Problem →
The bug report that follows the task includes progress lines from the import run. List every pages-per-second rate given in those lines, in the order they appear.

Page MenuHomePhabricator

Data too long for column 'rev_comment'
Closed, ResolvedPublic

Description

Author: mohamed.m.k

Description:
C:\dumper>java -client -classpath mwdumper.jar;mysql-connector-java-3.1.14/mysql
-connector-java-3.1.14-bin.jar org.mediawiki.dumper.Dumper "--output=mysql://127
.0.0.1/wikiar?user=usr&password=pass" "--format=sql:1.5" "D:\arwiki
-20080405-pages-articles.xml.bz2"
1,000 pages (25.65/sec), 1,000 revs (25.65/sec)
2,000 pages (20.713/sec), 2,000 revs (20.713/sec)
3,000 pages (24.385/sec), 3,000 revs (24.385/sec)
4,000 pages (24.352/sec), 4,000 revs (24.352/sec)
5,000 pages (25.293/sec), 5,000 revs (25.293/sec)
Exception in thread "main" java.io.IOException: com.mysql.jdbc.MysqlDataTruncati
on: Data truncation: Data too long for column 'rev_comment' at row 809

at org.mediawiki.importer.XmlDumpReader.readDump(Unknown Source)
at org.mediawiki.dumper.Dumper.main(Unknown Source)

mysql->5.0.50-enterprise-gpl-nt

C:\dumper>java -showversion
java version "1.6.0_04"
Java(TM) SE Runtime Environment (build 1.6.0_04-b12)
Java HotSpot(TM) Client VM (build 10.0-b19, mixed mode, sharing)


Version: unspecified
Severity: critical

Event Timeline

bzimport raised the priority of this task from to Medium.Nov 21 2014, 10:05 PM
bzimport set Reference to bz13721.

Can you double-check that the proper encoding's being used?

The most compatible case is probably to use the binary schema. You may or may not have troubles with other modes.

Information provided →
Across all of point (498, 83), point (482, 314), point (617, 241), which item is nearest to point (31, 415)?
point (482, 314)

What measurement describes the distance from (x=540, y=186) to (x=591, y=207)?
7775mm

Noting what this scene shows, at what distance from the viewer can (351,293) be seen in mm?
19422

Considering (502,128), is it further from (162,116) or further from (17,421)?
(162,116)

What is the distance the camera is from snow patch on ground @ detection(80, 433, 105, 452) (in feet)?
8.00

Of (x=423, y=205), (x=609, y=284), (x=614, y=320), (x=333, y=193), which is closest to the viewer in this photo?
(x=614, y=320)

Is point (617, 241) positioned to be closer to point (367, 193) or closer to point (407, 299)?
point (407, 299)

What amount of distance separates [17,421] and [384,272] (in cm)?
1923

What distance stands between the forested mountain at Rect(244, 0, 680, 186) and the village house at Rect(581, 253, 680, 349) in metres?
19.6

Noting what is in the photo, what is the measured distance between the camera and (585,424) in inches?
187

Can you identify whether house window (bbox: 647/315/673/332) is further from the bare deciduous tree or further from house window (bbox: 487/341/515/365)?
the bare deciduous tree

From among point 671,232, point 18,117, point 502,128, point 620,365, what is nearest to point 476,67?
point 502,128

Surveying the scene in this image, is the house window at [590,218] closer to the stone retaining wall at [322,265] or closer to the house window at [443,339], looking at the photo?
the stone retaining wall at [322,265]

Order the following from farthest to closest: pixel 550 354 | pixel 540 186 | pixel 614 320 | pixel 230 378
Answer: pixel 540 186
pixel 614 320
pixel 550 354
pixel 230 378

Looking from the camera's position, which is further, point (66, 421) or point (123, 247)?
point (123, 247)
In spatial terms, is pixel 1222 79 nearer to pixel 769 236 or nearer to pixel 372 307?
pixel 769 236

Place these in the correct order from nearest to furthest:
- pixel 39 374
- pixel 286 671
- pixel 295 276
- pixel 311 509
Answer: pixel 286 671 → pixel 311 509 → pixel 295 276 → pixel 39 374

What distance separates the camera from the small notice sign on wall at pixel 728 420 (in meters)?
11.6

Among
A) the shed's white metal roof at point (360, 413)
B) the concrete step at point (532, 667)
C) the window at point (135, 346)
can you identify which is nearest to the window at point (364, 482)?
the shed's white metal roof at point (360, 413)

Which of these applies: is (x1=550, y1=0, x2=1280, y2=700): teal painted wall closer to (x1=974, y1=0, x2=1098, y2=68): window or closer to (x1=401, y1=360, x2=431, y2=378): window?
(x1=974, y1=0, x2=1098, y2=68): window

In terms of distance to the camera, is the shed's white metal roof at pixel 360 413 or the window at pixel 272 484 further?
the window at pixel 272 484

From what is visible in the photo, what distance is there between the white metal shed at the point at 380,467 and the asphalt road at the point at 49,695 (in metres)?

Written answer →
25.65, 20.713, 24.385, 24.352, 25.293